[Excerpt provided]:
════════
There is no magic height predictor tool to tell you exactly how tall your children will be when they’re older. But you can get a good idea by using one of three methods to help predict your child’s future height.
There are three main height predictor methods you can use to estimate how tall your child will be:
Two Years Times Two: Simply double your child’s height when he or she is two years old.
Follow the Curve: Use your child’s current height and where they are on the growth curve at any age to predict their future height.
Genetic Potential Height Predictor: Predict your children’s future height based on their genetic potential.
None of these height predictor methods are perfect. Determining a child’s future height unfortunately isn’t as easy as determining their gender. But any height predictor method will be able to give you some idea of how tall your kids might be when they grow up. You can even use all three methods and see how they compare against each other.
More importantly, these height predictor methods are also helpful tools your pediatrician can use to spot when your kids aren’t growing well.
For example, if your child has the genetic potential to be 6 feet 2 inches, but is following a growth curve that will put him at 5 feet 6 inches, your doctor may want to investigate a possible cause. Many factors can influence your children’s future growth, including their overall health and nutritional status as well as their genetic potential.
Two Years Times Two Method
The “two years times two” height predictor method is as simple as it sounds. The drawback is that you need to wait until they are 2 years old or find the measurements you took then. This method has been used for a long time, and there is no research to back up its accuracy.
Using the “two years times two” height predictor method:
Figure out how tall your child is or was when she was two years old.
Multiply that height by two.
The result is her predicted height.
════════
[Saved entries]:

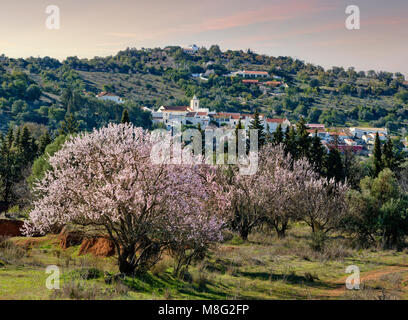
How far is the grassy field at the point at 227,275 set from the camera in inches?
560

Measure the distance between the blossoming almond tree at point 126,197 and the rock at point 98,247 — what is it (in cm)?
441

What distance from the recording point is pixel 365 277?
2009 cm

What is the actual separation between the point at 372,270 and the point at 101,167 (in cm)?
1549

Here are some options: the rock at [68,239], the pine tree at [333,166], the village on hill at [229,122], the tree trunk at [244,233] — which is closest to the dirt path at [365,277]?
the tree trunk at [244,233]

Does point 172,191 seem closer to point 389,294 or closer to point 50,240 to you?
point 389,294

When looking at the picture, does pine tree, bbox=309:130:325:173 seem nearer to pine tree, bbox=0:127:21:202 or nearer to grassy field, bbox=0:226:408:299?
grassy field, bbox=0:226:408:299

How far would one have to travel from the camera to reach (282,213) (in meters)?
31.4

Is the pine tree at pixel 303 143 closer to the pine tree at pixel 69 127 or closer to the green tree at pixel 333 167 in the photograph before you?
the green tree at pixel 333 167

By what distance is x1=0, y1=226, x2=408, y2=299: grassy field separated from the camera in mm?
14219


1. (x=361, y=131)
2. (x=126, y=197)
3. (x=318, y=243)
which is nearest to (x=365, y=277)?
(x=318, y=243)

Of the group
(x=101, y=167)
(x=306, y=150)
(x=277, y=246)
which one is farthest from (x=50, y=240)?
(x=306, y=150)

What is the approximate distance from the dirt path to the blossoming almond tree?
Result: 5.39 meters

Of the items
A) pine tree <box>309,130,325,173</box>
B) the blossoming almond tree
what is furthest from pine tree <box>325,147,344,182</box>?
the blossoming almond tree

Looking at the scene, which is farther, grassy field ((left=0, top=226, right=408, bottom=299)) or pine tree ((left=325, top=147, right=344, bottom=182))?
pine tree ((left=325, top=147, right=344, bottom=182))
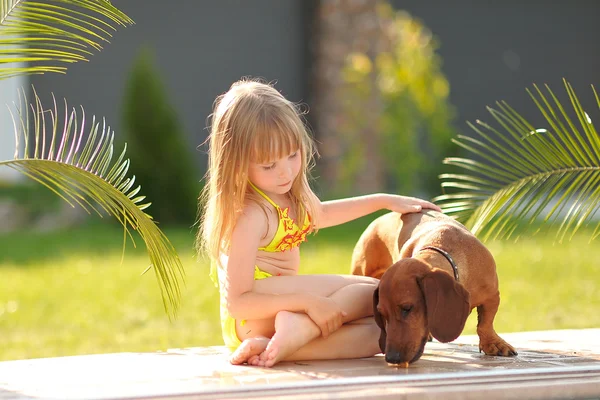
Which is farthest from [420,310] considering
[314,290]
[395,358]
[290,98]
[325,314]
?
[290,98]

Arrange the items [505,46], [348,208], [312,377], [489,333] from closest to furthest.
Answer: [312,377] → [489,333] → [348,208] → [505,46]

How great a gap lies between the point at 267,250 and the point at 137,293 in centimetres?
404

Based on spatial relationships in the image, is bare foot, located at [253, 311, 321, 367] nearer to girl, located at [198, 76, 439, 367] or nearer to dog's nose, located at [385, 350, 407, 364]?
girl, located at [198, 76, 439, 367]


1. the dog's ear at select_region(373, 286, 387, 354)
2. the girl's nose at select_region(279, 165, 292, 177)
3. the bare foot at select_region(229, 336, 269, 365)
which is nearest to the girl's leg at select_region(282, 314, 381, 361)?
the bare foot at select_region(229, 336, 269, 365)

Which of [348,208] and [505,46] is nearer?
[348,208]

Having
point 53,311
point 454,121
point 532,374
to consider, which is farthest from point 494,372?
point 454,121

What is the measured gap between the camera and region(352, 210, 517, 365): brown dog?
2.98 metres

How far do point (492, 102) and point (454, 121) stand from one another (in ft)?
2.83

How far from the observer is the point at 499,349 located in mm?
3352

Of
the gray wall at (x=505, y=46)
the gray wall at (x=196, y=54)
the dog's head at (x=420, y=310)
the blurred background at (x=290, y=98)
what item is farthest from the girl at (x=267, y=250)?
the gray wall at (x=505, y=46)

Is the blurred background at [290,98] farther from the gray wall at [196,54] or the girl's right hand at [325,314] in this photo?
the girl's right hand at [325,314]

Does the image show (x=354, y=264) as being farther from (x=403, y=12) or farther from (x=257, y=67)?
(x=403, y=12)

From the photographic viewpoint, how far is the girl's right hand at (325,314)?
3.25 meters

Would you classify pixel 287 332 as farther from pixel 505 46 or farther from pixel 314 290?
pixel 505 46
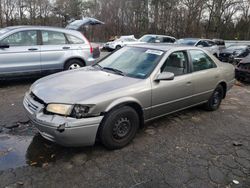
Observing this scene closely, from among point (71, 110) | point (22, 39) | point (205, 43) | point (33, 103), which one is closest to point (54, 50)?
point (22, 39)

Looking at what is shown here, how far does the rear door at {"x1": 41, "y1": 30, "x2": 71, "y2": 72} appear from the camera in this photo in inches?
277

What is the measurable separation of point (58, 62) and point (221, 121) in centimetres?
481

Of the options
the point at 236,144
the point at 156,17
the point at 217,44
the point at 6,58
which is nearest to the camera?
the point at 236,144

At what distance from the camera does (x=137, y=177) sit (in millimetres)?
3074

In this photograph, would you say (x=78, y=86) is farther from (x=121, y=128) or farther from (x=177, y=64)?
(x=177, y=64)

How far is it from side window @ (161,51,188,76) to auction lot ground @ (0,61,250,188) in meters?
1.03

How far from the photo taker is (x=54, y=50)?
717 cm

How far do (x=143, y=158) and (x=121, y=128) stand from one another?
541 mm

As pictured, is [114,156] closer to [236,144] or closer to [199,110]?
[236,144]

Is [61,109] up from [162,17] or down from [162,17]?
down

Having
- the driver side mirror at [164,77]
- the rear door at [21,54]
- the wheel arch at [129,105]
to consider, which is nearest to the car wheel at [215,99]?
the driver side mirror at [164,77]

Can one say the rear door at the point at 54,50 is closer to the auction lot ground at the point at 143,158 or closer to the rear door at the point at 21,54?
the rear door at the point at 21,54

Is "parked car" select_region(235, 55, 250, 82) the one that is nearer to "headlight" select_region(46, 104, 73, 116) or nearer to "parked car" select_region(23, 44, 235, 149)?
"parked car" select_region(23, 44, 235, 149)

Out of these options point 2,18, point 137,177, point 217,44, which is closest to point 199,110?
point 137,177
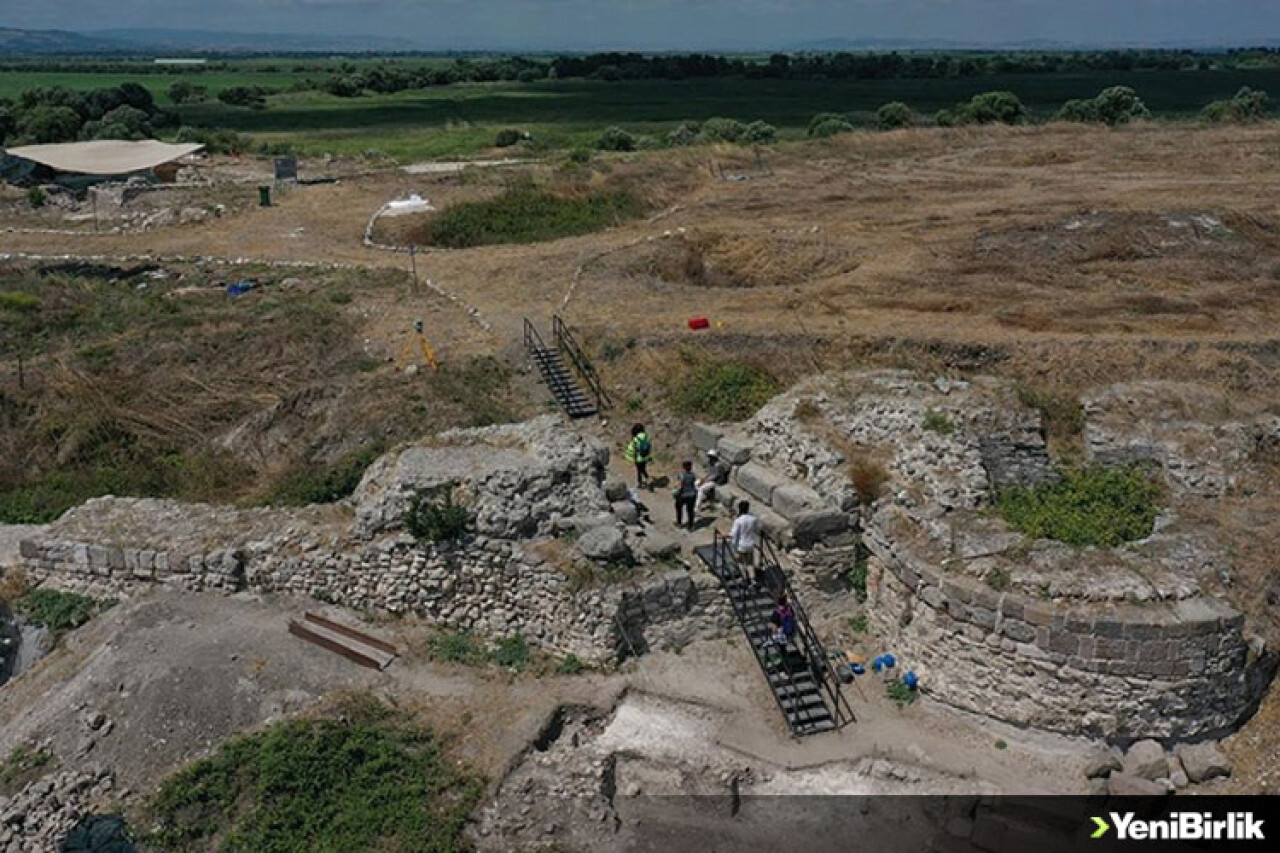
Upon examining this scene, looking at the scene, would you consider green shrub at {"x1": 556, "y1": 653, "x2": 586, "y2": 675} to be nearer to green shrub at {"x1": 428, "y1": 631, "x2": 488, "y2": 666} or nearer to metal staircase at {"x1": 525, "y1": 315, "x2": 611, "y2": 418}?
════════
[Questions to answer]:
a - Reproduce the passage of the height predictor text that begins at the words "More importantly, these" and stops after "up its accuracy.", replacing "pediatrician" with "family physician".
b - Answer these questions from the height predictor text:
(i) How many main height predictor methods does it describe?
(ii) Under the "two years times two" method, what is done with the child's height at age two?
(iii) What genetic potential height does the example give for a child whose growth curve points to 5 feet 6 inches?
The saved entries are independent material that is not connected to the text on height prediction.

[Outputs by task]:
a -
More importantly, these height predictor methods are also helpful tools your family physician can use to spot when your kids aren’t growing well.
For example, if your child has the genetic potential to be 6 feet 2 inches, but is following a growth curve that will put him at 5 feet 6 inches, your doctor may want to investigate a possible cause. Many factors can influence your children’s future growth, including their overall health and nutritional status as well as their genetic potential.
Two Years Times Two Method
The “two years times two” height predictor method is as simple as it sounds. The drawback is that you need to wait until they are 2 years old or find the measurements you took then. This method has been used for a long time, and there is no research to back up its accuracy.

b -
(i) Three.
(ii) It is multiplied by two.
(iii) 6 feet 2 inches.